Appearing on behalf of the United States, Deputy Solicitor General Malcolm Stewart argued that the case is not about antitrust, and it’s not about economic efficiency in licensing. It’s about a strong Patent Act interest in guaranteeing public access to inventions after expiration of the patent term. Once the patent expires, the invention belongs to the public, and a license that extends beyond the term of the patent infringes on the public’s right, not upon (or not only upon) the right of the licensee.
Justice Sotomayor asked whether the United States takes issue with the amici from the fields of antitrust and economics who argue that the Brulotte rule makes no sense as an economic matter. Mr. Stewart disagreed to the extent that patent holders can already contract for payments after the term of the patent for use during the term of the patent.

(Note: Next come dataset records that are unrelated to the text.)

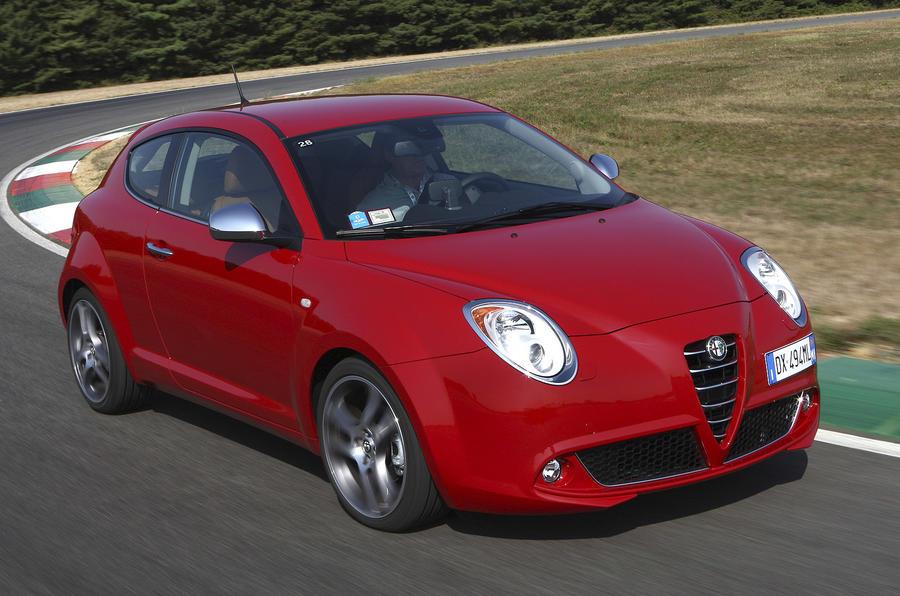 Alfa Romeo Mito front quarter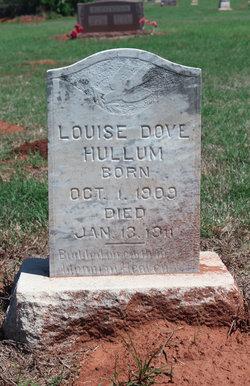 Louise Dove Hullum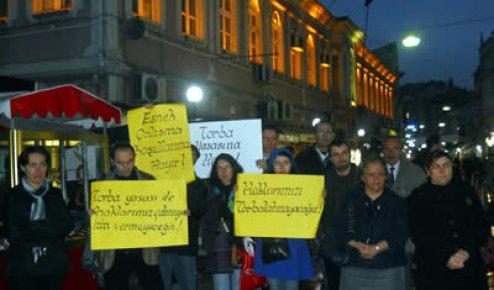 KESK'ten Torba Yasası'na tepki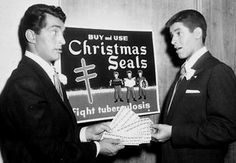 Dean Martin and Jerry Lewis /as1966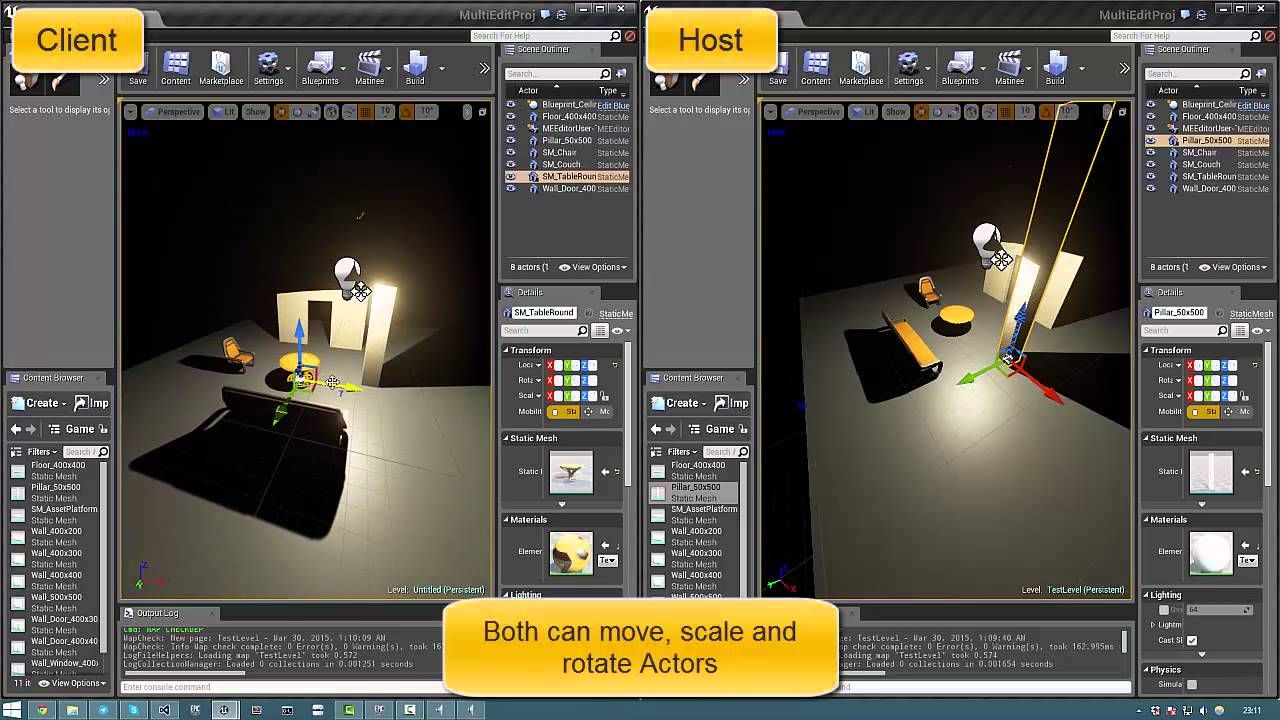 MultiEdit Plugin 0 2 - Unreal Engine 4 - Collaborative Level Editing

The rule might not make sound antitrust policy because it might sometime quell efficient behavior, but it’s not an antitrust law.
Justice Scalia asked what the economic value of the rule could be; Mr. Stewart replied that the value is in public access to the invention, including royalty-free use of the invention, after the period of exclusivity granted by Congress. Even if a post-expiration license affects only a single licensee, the public has an interest in the licensee’s ability to market the invention without the additional cost of a royalty. Small or nonprofit inventors such as some of the amici might not be able to use the precise post-expiration licensing terms that they would like, but there will be other ways for them to get their inventions to market.
As is typically the case, it is difficult to predict which way the court will vote based on oral argument. Two of the nine justices (Justices Thomas and Alito) did not speak at all during the argument. There did seem to be skepticism among the justices for overturning the Brulotte rule, although skepticism does not necessarily equate with opposition. A decision is expected by the end of June.